But her husband’s comments triggered speculation among the media, analysts and the public that the crown princess is suffering a breakdown due to pressure to produce a male heir.
The Japanese imperial institution, the oldest hereditary monarchy in the world, has been perpetuated through a predominantly male line, with only a few female monarchs. The Imperial House Law currently mandates that only male heirs ascend the Imperial Throne.
But a public poll showed in 2003 that more than 70 percent of the Japanese people support revising the law to allow a female successor to the throne.
The debate over whether to revise the law has further exposed 3-year-old Princess Aiko, the only child of Crown Prince Naruhito, 44, and Crown Princess Masako, 41, to public attention.
Many Japanese people believe it will be difficult for the crown princess to give birth again given her health problems.
No male imperial family members have been born since the Prince Akishino in 1965. Experts say the situation has caused concern among some citizens and lawmakers that the imperial family might run out of a male successor to the throne.
The last Japanese female monarch was the 18th-century Empress Go-Sakuramachi.
Reflecting this concern about the imperial family line, the government has set up a panel of 10 experts to discuss issues concerning the succession. The private advisory panel to Prime Minister Junichiro Koizumi will hold its first meeting in January and compile a report in the fall of 2005.
”The time has come to discuss the issue,” Koizumi said, expressing his willingness to accept a female monarch by revising the law.
Setting up the panel, consisting of a former U.N. diplomat, business leaders and university professors, is ”timely,” said Shingo Haketa, vice-grand steward of the Imperial Household.

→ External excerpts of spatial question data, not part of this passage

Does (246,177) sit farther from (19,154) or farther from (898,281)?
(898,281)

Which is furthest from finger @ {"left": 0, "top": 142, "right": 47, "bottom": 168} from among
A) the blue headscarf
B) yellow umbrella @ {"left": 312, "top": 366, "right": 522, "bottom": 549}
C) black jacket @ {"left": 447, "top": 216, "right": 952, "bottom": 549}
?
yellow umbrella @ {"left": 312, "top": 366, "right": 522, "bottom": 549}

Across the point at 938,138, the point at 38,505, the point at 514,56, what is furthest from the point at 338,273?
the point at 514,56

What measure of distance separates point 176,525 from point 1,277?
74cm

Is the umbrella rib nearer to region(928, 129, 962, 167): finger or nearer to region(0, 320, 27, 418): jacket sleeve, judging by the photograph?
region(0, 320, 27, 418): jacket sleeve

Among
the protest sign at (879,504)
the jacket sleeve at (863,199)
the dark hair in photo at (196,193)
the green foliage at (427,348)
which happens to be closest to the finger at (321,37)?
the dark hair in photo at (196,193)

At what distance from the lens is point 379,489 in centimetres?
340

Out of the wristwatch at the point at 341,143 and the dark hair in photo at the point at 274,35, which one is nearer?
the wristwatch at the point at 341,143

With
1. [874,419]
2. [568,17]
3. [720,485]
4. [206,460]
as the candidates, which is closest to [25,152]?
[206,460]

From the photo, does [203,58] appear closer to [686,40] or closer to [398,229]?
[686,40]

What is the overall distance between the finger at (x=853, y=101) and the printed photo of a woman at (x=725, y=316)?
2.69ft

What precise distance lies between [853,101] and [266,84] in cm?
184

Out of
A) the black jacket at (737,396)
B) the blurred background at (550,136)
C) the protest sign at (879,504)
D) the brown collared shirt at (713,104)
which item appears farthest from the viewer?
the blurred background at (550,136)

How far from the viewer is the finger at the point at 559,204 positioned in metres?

In his birthday statement, Emperor Akihito admitted the crown prince’s remarks ”prompted a flurry of discussions including speculation not based on the facts” and it made him ”downcast.”
The emperor expressed his hope that ”the crown prince and crown princess listen to the various arguments that have been made, and having decided on what they would like, seek to find their own way of life.”
The announcement of the engagement of Princess Sayako, the emperor’s only daughter, to Yoshiki Kuroda, a 39-year-old Tokyo metropolitan government official, was a ray of light amid the gloom.
The 35-year-old princess is the youngest of the three children of Emperor Akihito and Empress Michiko and will be the last to wed.
”While many (of her potential husbands) had shied away from marrying the princess due to the uniqueness of her family, someone who was drawn to her has finally appeared,” an aide to the emperor said.
Known as a nature lover who works at an ornithology institute and is involved in promoting guide dogs, the princess said on her birthday in April that it is natural for women of her generation to remain single or put off marriage in a society where females can have more opportunities.
After the scheduled marriage in 2005, Princess Sayako will have to relinquish her royal title under the Imperial House Law, which stipulates a female member has to leave the household if she marries a commoner — another focus of debate on the law in terms of gender discrimination.
The engagement of their daughter will make the emperor and empress feel a little lonely but will also be a great joy, aides to the princess said, adding there is no difference between the imperial couple and ordinary parents when it comes to their daughter’s marriage.